Эти приказы вызывали у Пандольфо Петруччи, главным врагом которого был сын папы Александра - Чезаре, улыбку удовольствия. Венафро и Петруччи следили за деяниями папы, как за перстом Божьим. Жизнь в Сиене сугубо оживилась, праздник следовал за праздником, капитан народа мелькал то на открытии новой школы для бедных, то на освящении росписей нового храма, то за закладке новой церкви, создавая себе репутацию ценителя искусств и покровителя художников, истинного Отца города.

Ну, а Марескотти? С исчезновением непосредственной опасности городу от Чезаре, нападения которого Петруччи всегда опасался, потребность в содержании гарнизона, финансируемого Марескотти, тоже исчезла. А стало быть, нужда во всесильном фаворите тоже незаметно отпала. Епископ Гаэтано Квирини, который до того всегда приветливо улыбался мессиру Марескотти, теперь осторожно пошёл в атаку. Он задумчиво обронил мессиру Антонио да Венафро, что его беспокоит та дурная репутация их друга Фабио, которую он заслужил своей разнузданностью. "Человек слаб, плоть немощна, Церковь всегда готова отпустить тайные грехи кающемуся, но зачем смущать соблазном мир и выносить наружу грязное белье? Этот идиот не умеет грешить тихо, а ведь его реноме не может не бросать тень на всю власть…Это компрометирует и мессира Пандольфо…" Кроме того, его, Гаэтано, настораживает и то финансовое могущество, которым обладает мессир Марескотти… "Церкви, понимаешь, фрески в храмах Божьих обновить не на что, а некоторые жуируют…"

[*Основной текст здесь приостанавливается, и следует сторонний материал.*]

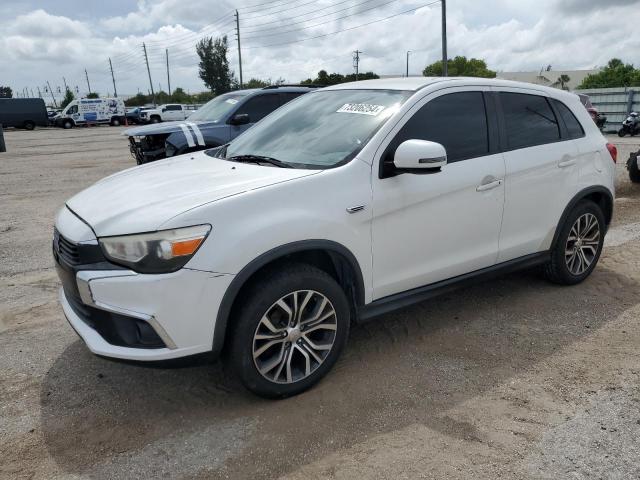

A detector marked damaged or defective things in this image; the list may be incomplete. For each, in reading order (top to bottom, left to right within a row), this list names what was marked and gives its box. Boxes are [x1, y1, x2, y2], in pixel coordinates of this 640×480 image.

damaged vehicle [124, 86, 316, 167]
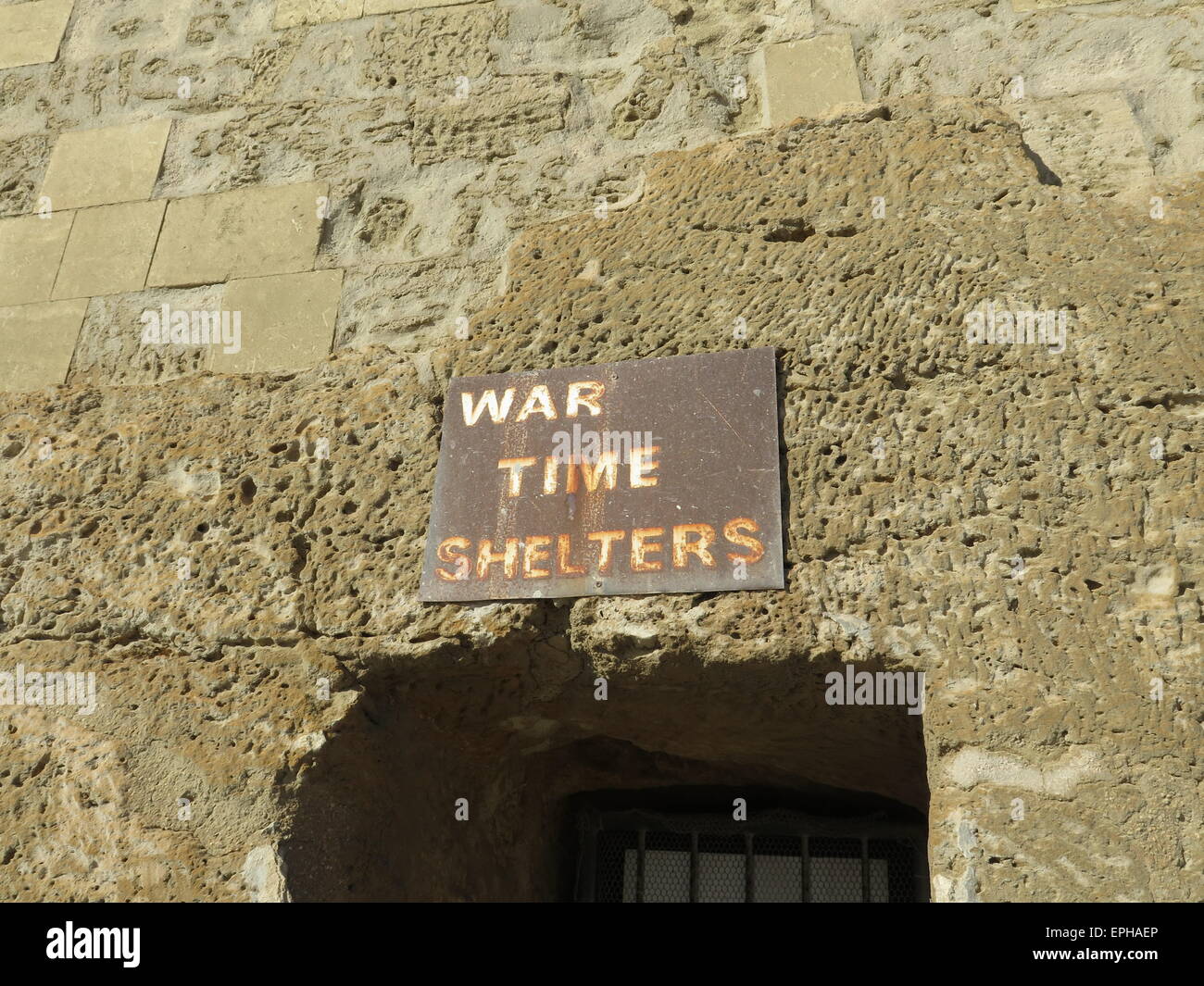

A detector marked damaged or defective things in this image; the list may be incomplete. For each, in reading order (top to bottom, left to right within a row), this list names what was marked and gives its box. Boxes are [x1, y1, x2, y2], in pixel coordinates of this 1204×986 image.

rusty metal sign [419, 349, 784, 602]
rust stain on sign [419, 351, 784, 604]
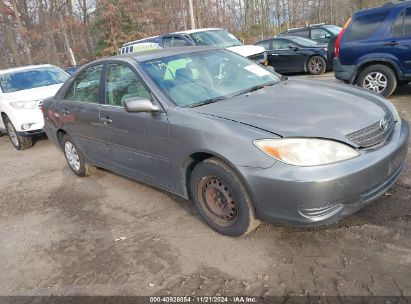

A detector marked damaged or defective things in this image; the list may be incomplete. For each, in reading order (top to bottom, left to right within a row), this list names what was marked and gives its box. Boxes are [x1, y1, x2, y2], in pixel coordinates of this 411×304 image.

rusty wheel rim [198, 176, 240, 226]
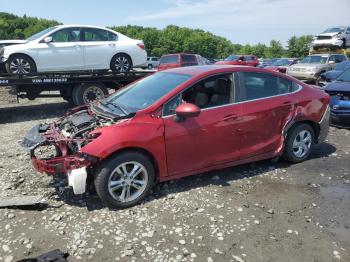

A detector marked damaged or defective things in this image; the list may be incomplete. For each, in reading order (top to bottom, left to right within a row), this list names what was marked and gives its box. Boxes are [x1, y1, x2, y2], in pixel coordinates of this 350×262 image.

crashed front end [20, 106, 113, 194]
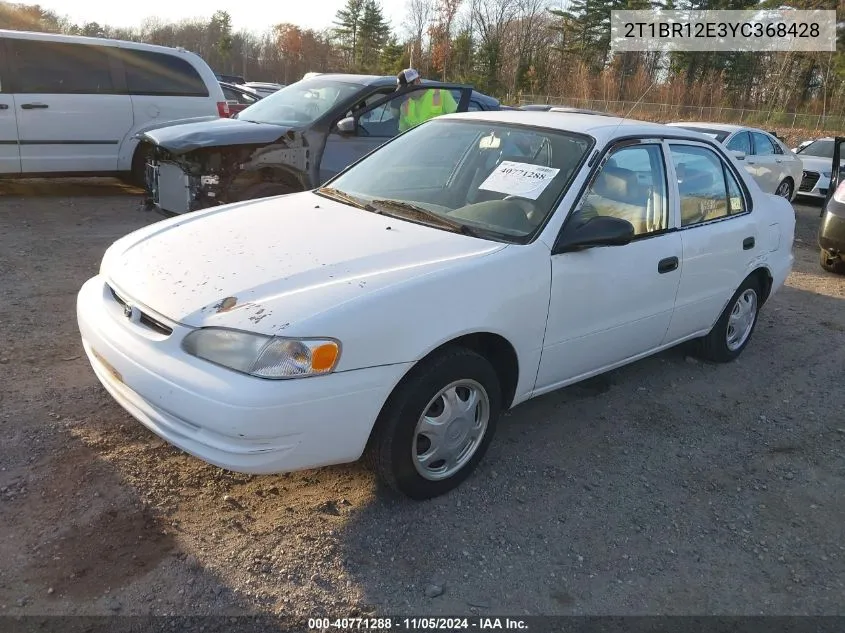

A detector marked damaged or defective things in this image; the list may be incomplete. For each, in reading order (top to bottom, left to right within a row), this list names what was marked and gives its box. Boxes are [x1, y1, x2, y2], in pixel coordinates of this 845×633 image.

Венафро вскользь сообщил мессиру Пандольфо об обеспокоенности монсеньора епископа деяниями мессира Фабио Марескотти. Он действительно много себе позволяет…

Но первая атака не удалась. Петруччи жестко ответил, что замок Ла-Мота - всего лишь тюрьма, а мерзавец Борджа умеет выходить из тюрем. Папа - не юный мальчик, сегодня жив, завтра нет, опасность исчезнет только со смертью самого Чезаре. Антонио да Венафро кивнул. Господин капитан народа прав и дальновиден, мудрость и осторожность его выше всяких похвал.

Однако тут от доверенного человека епископа Квирини Венафро узнал новую и вполне достоверную весть о том, что Чезаре болен галльской болезнью, и даже, сумей он выбраться из тюрьмы, дни его сочтены. Пандольфо, выслушав это известие, выразил радость. Но в отношении гарнизона остался твёрд, пусть пока будет. Что до Фабио… Да, он много себе позволяет…

Вообще-то, нельзя было сказать, что сам мессир Пандольфо позволял себе меньше. Отнюдь нет, только девицы в его интересах большого места не занимали: и возраст не тот, и охота не та. Пара молодых постоянных подружек вполне удовлетворяли его аппетит. Мессира Петруччи куда больше интересовали деньги и прерогативы власти.